## TEXTO EM ESTUDO
########

É interessante destacar que, num organismo saudável, o ferro se encontra protegido sob formas químicas muito estáveis, sem traços desse elemento “livre”. Isso é muito importante, pois sendo o ferro tão cobiçado por diversos organismos, nosso corpo poderia ser infectado por muitos parasitas que se aproveitariam desse elemento caso ele não estivesse bem “acondicionado”, transformando nosso sangue em uma espécie de “caldo de cultura” para eles.

 

Existe no sangue uma proteína destinada a transportar o ferro desde o intestino até as células que dele necessitem, chamada transferrina. Poderia se pensar na transferrina como um “carro forte” que leva o metal precioso da sua fonte até o seu destino, sem permitir que ele seja perdido pelo caminho.

 

  

Doenças causadas pela falta de ferro

 

Existem diversos motivos pelos quais o organismo pode apresentar deficiência de ferro. Por exemplo, uma demanda aumentada pelo elemento (não suprida pela dieta), que tipicamente pode ocorrer durante o crescimento ou a gravidez, perdas grandes por sangramentos ou pela incapacidade do organismo de absorver ferro devido a problemas na mucosa intestinal.

  
A anemia ferropriva é uma forma comum de anemia provocada pela baixa ingestão de ferro, de tal forma que a hemoglobina não pode ser produzida. Essa forma de anemia é uma das principais desordens nutricionais do mundo moderno, afetando cerca de 37% da população mundial. Em algumas regiões do Brasil estima-se que até cerca de 80% das crianças apresentam esse problema, normalmente devido à falta de acesso a alimentos como carnes e peixes, concomitante ao consumo, às vezes exclusivo, de alimentos que contém ferro, mas em uma forma não muito acessível para o corpo (como grãos e vegetais). É por isso que não só no Brasil, mas em muitas partes do mundo, alimentos de uso comum, como as farinhas, são, por lei, fortificados com ferro (cerca de 4 miligramas por 100 gramas de farinha).

 

 

 

Doenças causadas pelo excesso de ferro

 

Um problema menos comum, mas importante, ocorre quando o ferro se encontra em excesso no organismo. A sobrecarga de ferro é uma condição clínica que se instala quando o organismo contém mais ferro do que necessita, ultrapassando a capacidade da transferrina sanguínea e ficando em formas químicas mais reativas. A sobrecarga de ferro pode ser diagnosticada tanto no sangue quanto nas células de alguns tecidos, como fígado, coração e cérebro.

 

A sobrecarga de ferro pode ser consequência de enfermidades, como a talassemia e a hemocromatose hereditária. A talassemia é uma doença genética que provoca a má-formação de hemoglobina e de glóbulos vermelhos, que são reprocessados pelo corpo muito mais rapidamente do que deveriam, e o ferro que sai desse processo não é prontamente reabsorvido em outros compartimentos do corpo. Podem ocorrer diferentes graus dessa anomalia, por isso os sintomas podem ir de um leve cansaço a problemas cardíacos sérios. Os portadores dessa doença tendem a ter a pele e/ou o globo ocular amarelados. Existem determinadas populações que apresentam maior frequência das mutações que provocam as talassemias, como os habitantes do norte e do leste da África, sul da Europa, Índia e sudeste asiático. No Brasil, é relativamente frequente entre negros e mulatos, pois seus ancestrais vieram de regiões da África onde essa mutação ocorria com frequência.

########

## TAREFA
Transcreva sem nenhuma mudança o trecho do texto sobre o ferro no organismo que começa nas palavras que contêm "É interessante destacar" e termina em "perdido pelo caminho.". Não é preciso usar os dados.

## CONJUNTO DE DADOS
########

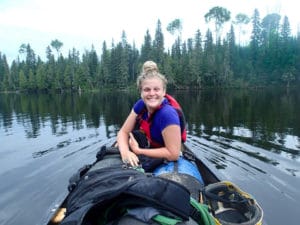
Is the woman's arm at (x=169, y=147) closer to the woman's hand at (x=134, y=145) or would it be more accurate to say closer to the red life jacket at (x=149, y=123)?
the woman's hand at (x=134, y=145)

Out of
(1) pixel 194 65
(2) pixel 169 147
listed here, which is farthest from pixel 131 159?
(1) pixel 194 65

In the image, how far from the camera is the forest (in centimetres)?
6644

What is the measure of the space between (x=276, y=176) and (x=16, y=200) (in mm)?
6148

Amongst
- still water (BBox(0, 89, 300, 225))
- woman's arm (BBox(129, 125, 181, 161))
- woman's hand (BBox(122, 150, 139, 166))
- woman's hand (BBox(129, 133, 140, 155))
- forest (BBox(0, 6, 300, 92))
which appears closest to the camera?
woman's arm (BBox(129, 125, 181, 161))

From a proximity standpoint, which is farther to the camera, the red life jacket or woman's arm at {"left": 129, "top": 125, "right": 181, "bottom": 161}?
the red life jacket

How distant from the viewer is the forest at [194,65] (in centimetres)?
6644

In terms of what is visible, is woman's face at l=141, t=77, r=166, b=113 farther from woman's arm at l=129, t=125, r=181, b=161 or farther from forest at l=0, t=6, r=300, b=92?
forest at l=0, t=6, r=300, b=92

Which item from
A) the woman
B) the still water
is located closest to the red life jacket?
the woman

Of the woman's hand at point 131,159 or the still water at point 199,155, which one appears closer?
the woman's hand at point 131,159

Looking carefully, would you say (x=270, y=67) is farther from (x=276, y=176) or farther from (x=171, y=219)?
(x=171, y=219)

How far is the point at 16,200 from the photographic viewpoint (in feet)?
21.5

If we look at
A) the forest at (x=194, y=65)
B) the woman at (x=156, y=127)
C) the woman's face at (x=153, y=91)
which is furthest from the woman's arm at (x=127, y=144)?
Result: the forest at (x=194, y=65)

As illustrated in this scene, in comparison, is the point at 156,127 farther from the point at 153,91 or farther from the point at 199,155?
the point at 199,155

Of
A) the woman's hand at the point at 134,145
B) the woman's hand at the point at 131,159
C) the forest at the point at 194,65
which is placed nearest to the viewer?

########

## RESPOSTA
É interessante destacar que, num organismo saudável, o ferro se encontra protegido sob formas químicas muito estáveis, sem traços desse elemento “livre”. Isso é muito importante, pois sendo o ferro tão cobiçado por diversos organismos, nosso corpo poderia ser infectado por muitos parasitas que se aproveitariam desse elemento caso ele não estivesse bem “acondicionado”, transformando nosso sangue em uma espécie de “caldo de cultura” para eles.

 

Existe no sangue uma proteína destinada a transportar o ferro desde o intestino até as células que dele necessitem, chamada transferrina. Poderia se pensar na transferrina como um “carro forte” que leva o metal precioso da sua fonte até o seu destino, sem permitir que ele seja perdido pelo caminho.